Berangkat dari asumsi : bahwa konflik lokal merupakan bagian dari konflik global. Itu mutlak, karena memantau gejolak dan gerakan massa di Timur Tengah (Timteng) harus totalitas dan bulat. Artinya ialah apapun gejolak di Timteng dan sekitarnya, terutama negeri seputaran Jalur Sutra — apabila ia menyangkut politik dan kekuasaan, sesungguhnya tak lepas dari “remot” Amerika Serikat (AS) dari kejauhan. Indikasi itu terlihat di Mesir. Adanya statement beberapa pakar dan tokoh Mesir sendiri menyebut, bahwa siapa memegang tampuk kekuasaan di negeri piramida harus melalui “restu” dari Paman Sam. Meski kebenaran pendapat tersebut sempat kabur dengan turunnya 1500  tentara Israel membantu pemerintah Mesir, ditambah bertolak-belakangnya statement antara Tel Aviv dan Washington.
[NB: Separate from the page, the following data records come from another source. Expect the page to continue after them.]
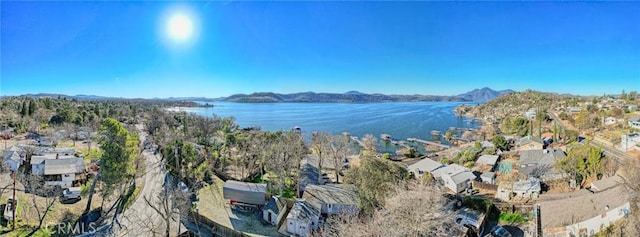 birds eye view of property with a water and mountain view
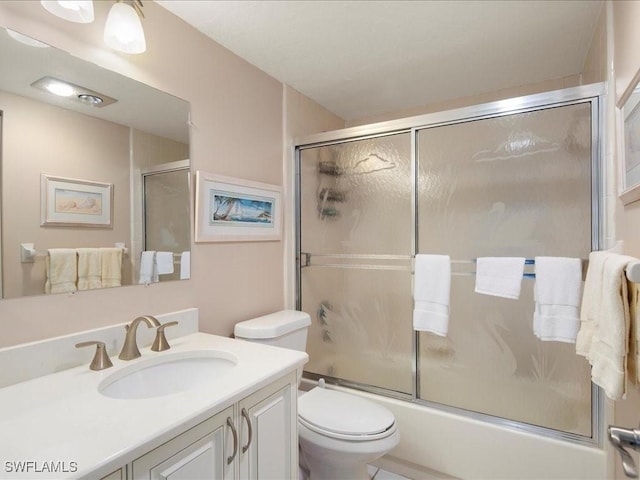 full bathroom with bath / shower combo with glass door, vanity, and toilet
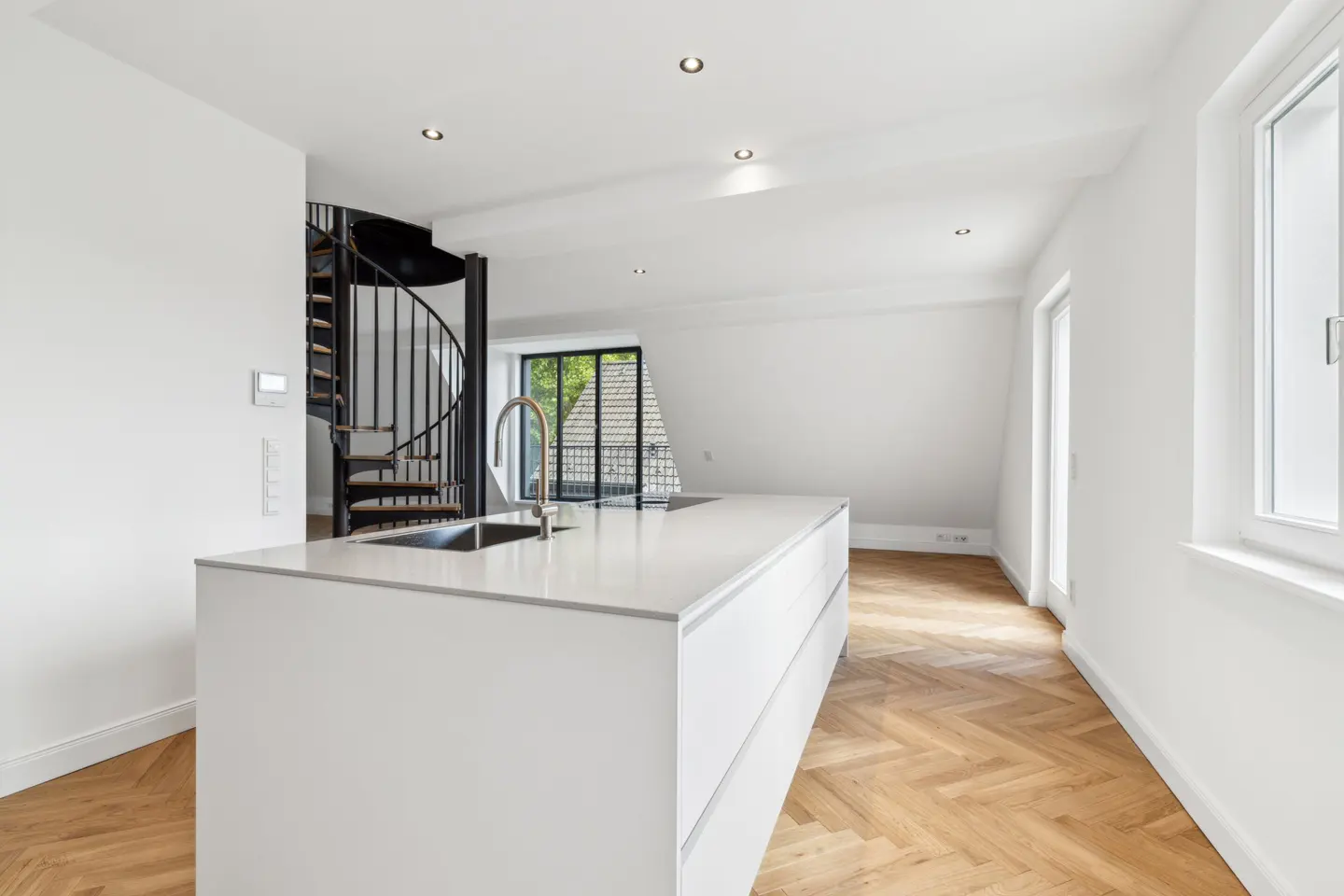 Bright, modern kitchen with white cabinets, countertops, and walls. A black spiral staircase is visible. Wood floors and natural light.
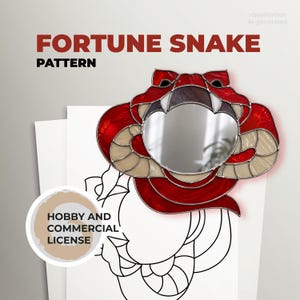May include: A red and cream-coloured snake-shaped mirror with the text "FORTUNE SNAKE PATTERN". The mirror has a circular reflective surface. The image also includes a "HOBBY AND COMMERCIAL LICENSE" badge.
Namun akhirnya terkuak bahwa ternyata hanya soal ketakutan berlebihan (phobia) Israel ditinggal sendirian jika Mubarak jatuh. Bagi Israel, kejatuhan Mubarak, selain akan menghilangkan sekutu dekatnya — juga bisa berimbas putusnya pasokan 40 % gas dari Mesir jika kelak rezim penggantinya sosok anti-Israel. Dan phobia Israel terbukti dengan meledaknya pipa yang mentransfer gas ke negaranya. Disinyalir pergolakan di Mesir akan menciptakan kekacauan ekonomi Israel. Tel Aviv khawatir perubahan rezim di Mesir kemungkinan akan merugikan impor gas, sebab cadangan gas Israel hanya bertahan hingga 2012 (06/02.2011/IRIB/Farsnews/Aljazeera/AR). Dan ternyata meski rezim belum berganti –Mesir terus bergolak– pasokan gas ke Israel terputus sudah!

Kisruh politik di kelompok negeri seputaran Jalur Sutra memang tidak sporadis atau berdiri sendiri-sendiri. Seperti ada skenario besar yang tengah dijalankan. Ada wayang, dalang dan juga terdapat kelompok hajatan atau yang punya hajat. Mari kita cermati aspek internal dan eksternal :

Pertama :  Aspek Eksternal

Bermula dari munculnya WikiLeaks yang di-HERO-kan berbagai media sebagai simbol kebebasan dan cermin kuatnya dinamika (informasi) global. Awal kemunculannya menimbukan decak kekaguman berbagai pihak, namun rupanya ada hidden agenda (agenda tersembunyi) tak terbaca. Dunia tersihir oleh keberanian sosok individu menantang negara-negara, dan “kebenaran” informasi yang dibocorkan.  Itulah fenomena Julian Assange. Loncatan logika yang tidak terbaca adalah, kenapa potret lazy joernalism (kemalasan jurnalis) justru digembar-gemborkan oleh media itu sendiri; siapakah individu atau perorangan di dunia ini yang berani melawan banyak negara, selain Superman, Spiderman, Popeye dan Osama?

Sekali lagi, dunia tersihir hingga lupa membaca hal tersirat pada fenomena. Padahal politik praktis adalah apa yang tersirat bukan yang tersurat (Pepe Escobar, 2007). Tiba-tiba saya teringat ajaran leluhur doeloe : wong wani iku kudu duwe bunci, wong kendel kudu duwe piandel  (terjemahan bebasnya : orang berani itu harus ada modal dan punya andalan/diandalkan). Pertanyaannya adalah : Apa modal WikiLeaks, dan siapa andalan di belakang Assenge?

Mengurai hipotesa, modal apa dan siapa yang diandalkan WikiLeaks hingga Assange begitu hero melawan negara-negara, ternyata jawabannya ialah media New York Times/NYT (Michel Chassudovsky dan Dina Y Sulaiman, 2011). Indikasi ini tampak jelas, selain kesamaan fokus geopolitik WikiLeaks pararel dengan geopolitik AS yakni oppressive regimes di Asia, Cina, Rusia dan Timteng, juga dikatakan oleh David E Sanger dari NYT, bahwa seleksi dan editing informasi yang hendak dibocorkan Assange kepada publik justru dilakukan pemerintah AS itu sendiri. Gila! Inilah “dagelan politik” tingkat tinggi yang baru terurai. Maka pantaslah jika Presiden Ahmadinejad menanggapi, “Materi itu bukan bocor, melainkan dilepas secara terorganisir. Pemerintah AS melepas data-data itu, yang tidak memiliki nilai legal dan tidak akan memiliki dampak politis atas kepentingan mereka”.

Pertanyaannya adalah : Apakah “dagelan” ini layak dianggap sebagai sikap hero guna membangkitkan opini publik melawan kebohongan media dunia? Siapa sejatinya yang pembohong?